Malgré les deux avis adoptés par la Commission de Venise sur cette question, en 2017 et en 2019, selon lesquels l’action légitime de l’Ukraine pour mettre en œuvre des mesures visant à renforcer la langue officielle ne peut aller à l’encontre des droits linguistiques des personnes appartenant à des minorités nationales, l’Ukraine a adopté deux autres lois – sur la langue d’État, en 2019, et sur l’enseignement secondaire, en 2020 – qui ont toutes deux eu de graves répercussions sur l’utilisation des langues minoritaires.

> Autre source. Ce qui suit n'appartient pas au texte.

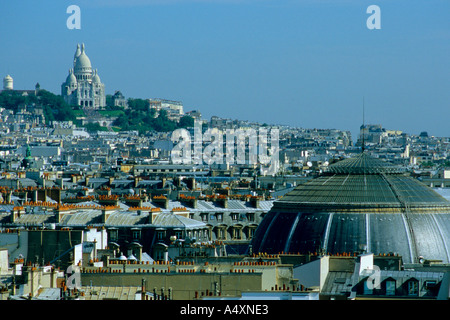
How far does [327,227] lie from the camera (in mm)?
35531

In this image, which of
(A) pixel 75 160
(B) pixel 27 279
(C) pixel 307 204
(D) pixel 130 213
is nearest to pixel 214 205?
(D) pixel 130 213

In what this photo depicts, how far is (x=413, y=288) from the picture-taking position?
22.7 meters

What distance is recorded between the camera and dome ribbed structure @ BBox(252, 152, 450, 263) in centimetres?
3453

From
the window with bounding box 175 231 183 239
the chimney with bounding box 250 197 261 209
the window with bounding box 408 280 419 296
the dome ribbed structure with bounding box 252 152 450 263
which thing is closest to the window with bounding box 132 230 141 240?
the window with bounding box 175 231 183 239

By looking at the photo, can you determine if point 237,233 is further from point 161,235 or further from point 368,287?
point 368,287

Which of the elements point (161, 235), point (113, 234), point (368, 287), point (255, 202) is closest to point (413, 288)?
point (368, 287)

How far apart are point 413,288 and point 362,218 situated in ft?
42.5

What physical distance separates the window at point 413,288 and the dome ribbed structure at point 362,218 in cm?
1078

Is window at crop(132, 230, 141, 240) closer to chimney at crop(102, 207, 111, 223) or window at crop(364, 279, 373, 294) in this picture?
chimney at crop(102, 207, 111, 223)

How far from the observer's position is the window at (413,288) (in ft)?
74.1

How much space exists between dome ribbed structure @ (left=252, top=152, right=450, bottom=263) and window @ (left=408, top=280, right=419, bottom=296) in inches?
424

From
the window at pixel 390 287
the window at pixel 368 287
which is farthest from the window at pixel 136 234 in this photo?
the window at pixel 390 287
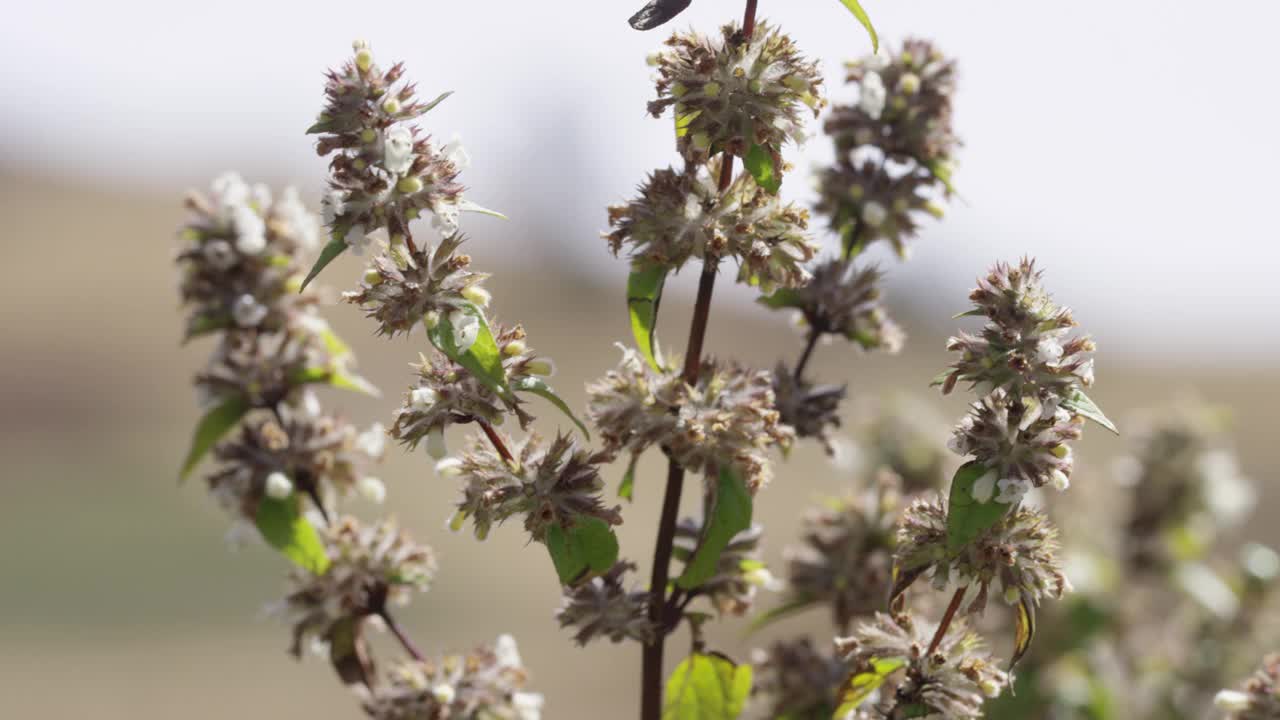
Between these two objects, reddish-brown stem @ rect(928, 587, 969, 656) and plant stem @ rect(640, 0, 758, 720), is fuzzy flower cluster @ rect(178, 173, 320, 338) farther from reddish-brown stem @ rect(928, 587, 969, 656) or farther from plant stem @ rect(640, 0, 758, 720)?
reddish-brown stem @ rect(928, 587, 969, 656)

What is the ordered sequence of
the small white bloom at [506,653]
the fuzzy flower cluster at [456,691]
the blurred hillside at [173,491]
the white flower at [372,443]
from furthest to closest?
the blurred hillside at [173,491] < the white flower at [372,443] < the small white bloom at [506,653] < the fuzzy flower cluster at [456,691]

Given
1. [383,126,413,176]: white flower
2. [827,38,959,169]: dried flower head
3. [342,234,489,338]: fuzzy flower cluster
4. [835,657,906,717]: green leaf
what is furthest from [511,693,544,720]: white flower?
[827,38,959,169]: dried flower head

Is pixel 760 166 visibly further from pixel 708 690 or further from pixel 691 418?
pixel 708 690

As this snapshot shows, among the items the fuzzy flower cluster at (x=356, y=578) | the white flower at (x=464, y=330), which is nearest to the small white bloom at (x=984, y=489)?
the white flower at (x=464, y=330)

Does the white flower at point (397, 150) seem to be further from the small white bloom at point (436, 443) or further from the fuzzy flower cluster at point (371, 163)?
the small white bloom at point (436, 443)

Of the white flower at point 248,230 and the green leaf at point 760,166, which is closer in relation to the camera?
the green leaf at point 760,166

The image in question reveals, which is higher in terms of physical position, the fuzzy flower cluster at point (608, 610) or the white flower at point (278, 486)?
the white flower at point (278, 486)

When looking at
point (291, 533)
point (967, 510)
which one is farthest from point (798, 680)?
point (291, 533)

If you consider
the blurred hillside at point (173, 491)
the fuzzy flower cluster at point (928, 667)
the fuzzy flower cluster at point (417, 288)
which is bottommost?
the fuzzy flower cluster at point (928, 667)

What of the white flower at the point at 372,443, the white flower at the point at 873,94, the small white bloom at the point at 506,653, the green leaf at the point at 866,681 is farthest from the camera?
the white flower at the point at 372,443
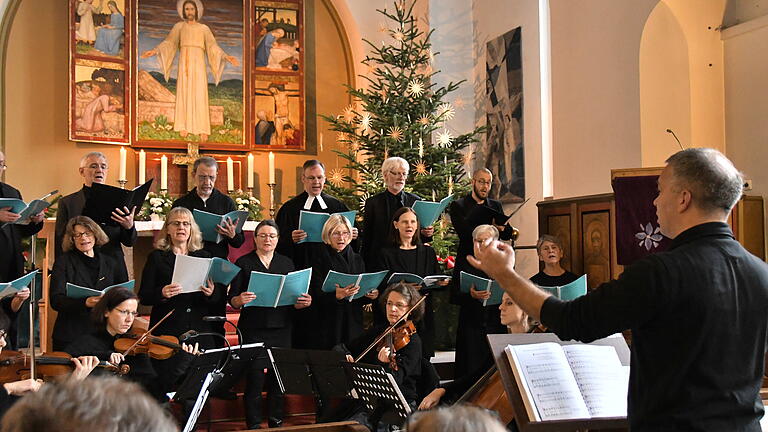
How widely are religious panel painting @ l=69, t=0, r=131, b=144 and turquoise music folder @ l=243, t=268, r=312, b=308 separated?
5.27 metres

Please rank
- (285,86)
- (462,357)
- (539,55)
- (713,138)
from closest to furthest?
(462,357) → (713,138) → (539,55) → (285,86)

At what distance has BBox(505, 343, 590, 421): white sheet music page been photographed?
2.87 m

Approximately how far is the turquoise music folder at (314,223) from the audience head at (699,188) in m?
3.41

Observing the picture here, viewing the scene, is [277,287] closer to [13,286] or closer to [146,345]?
[146,345]

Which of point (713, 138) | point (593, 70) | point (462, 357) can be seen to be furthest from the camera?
point (593, 70)

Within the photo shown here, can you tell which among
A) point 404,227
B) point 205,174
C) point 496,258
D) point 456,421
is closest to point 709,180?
point 496,258

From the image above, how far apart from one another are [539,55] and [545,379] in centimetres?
660

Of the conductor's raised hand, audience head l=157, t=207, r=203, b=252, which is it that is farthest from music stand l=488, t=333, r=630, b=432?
audience head l=157, t=207, r=203, b=252

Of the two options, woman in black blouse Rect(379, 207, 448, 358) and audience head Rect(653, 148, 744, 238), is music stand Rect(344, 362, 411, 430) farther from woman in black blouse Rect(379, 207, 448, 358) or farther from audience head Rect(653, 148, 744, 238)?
audience head Rect(653, 148, 744, 238)

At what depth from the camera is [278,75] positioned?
10539 mm

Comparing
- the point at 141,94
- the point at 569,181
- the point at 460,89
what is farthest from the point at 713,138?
the point at 141,94

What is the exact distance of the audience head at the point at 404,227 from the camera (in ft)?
18.9

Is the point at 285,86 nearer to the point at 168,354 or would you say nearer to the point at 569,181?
the point at 569,181

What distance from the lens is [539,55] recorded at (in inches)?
354
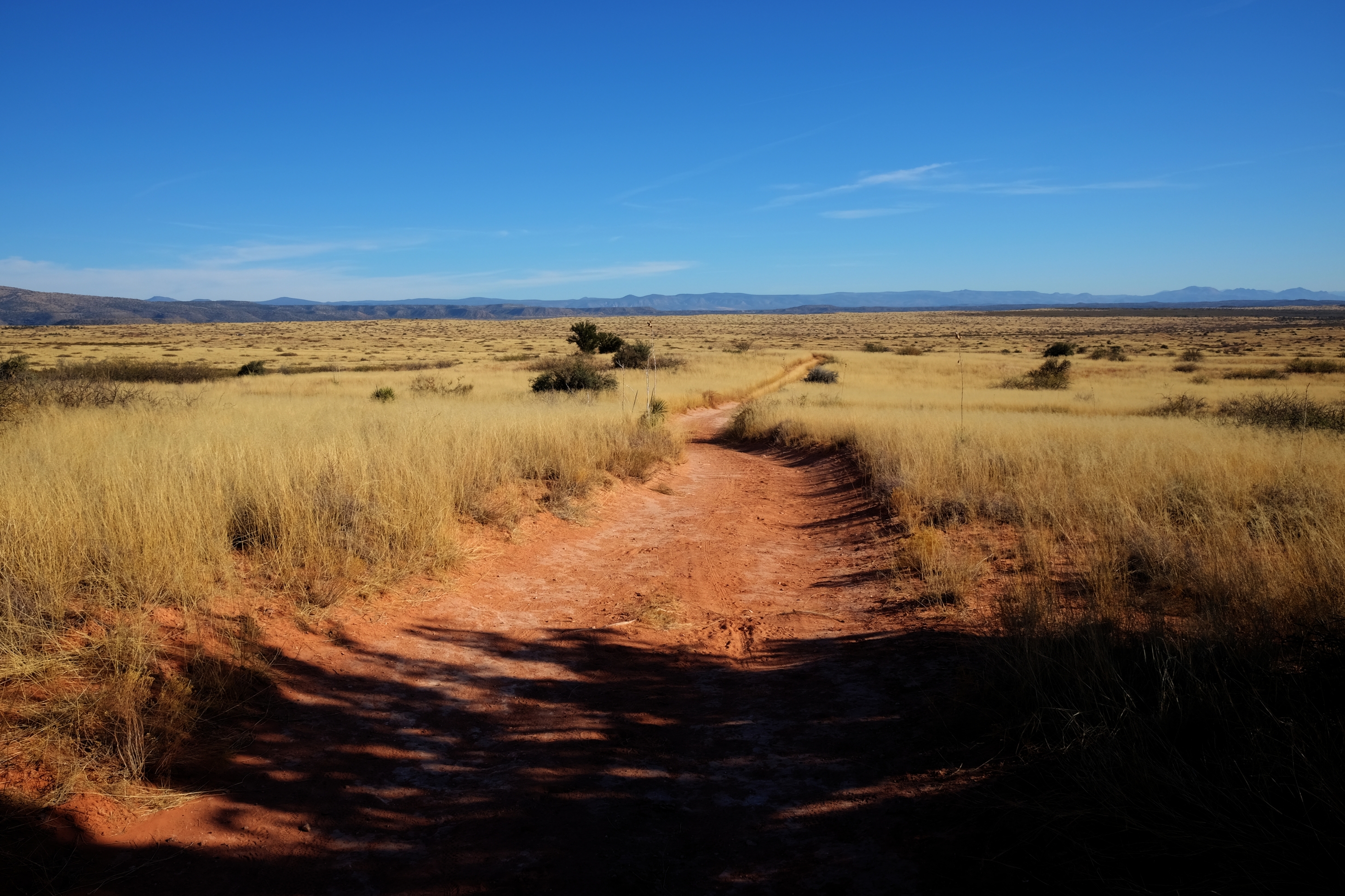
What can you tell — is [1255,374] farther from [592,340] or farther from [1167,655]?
[1167,655]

Malheureusement, les autorités ukrainiennes ont continué de porter clairement atteinte au droit des personnes appartenant à des minorités nationales de recevoir un enseignement dans leur langue maternelle. En effet, le Président ukrainien, Volodymyr Zelensky, a présenté en mai 2021 à la Verkhovna Rada d’Ukraine un projet de loi sur les peuples autochtones, reconnaissant uniquement aux Tatars de Crimée, aux Karaïtes et aux Krymtchaks le droit de développer leur identité ethnique, culturelle, linguistique et religieuse. Si elle est adoptée, cette loi privera littéralement du droit à l’enseignement dans leur langue maternelle toutes les personnes qui appartiennent à des minorités nationales ayant un «État-parent», telles que les membres des communautés roumaine, hongroise, polonaise, bulgare, grecque et russe.
Tous ces développements préoccupants concernant le respect du droit des minorités nationales à l’éducation appellent une réponse ferme et actualisée de l’Assemblée, dans le cadre du suivi de sa Résolution 2189 (2017).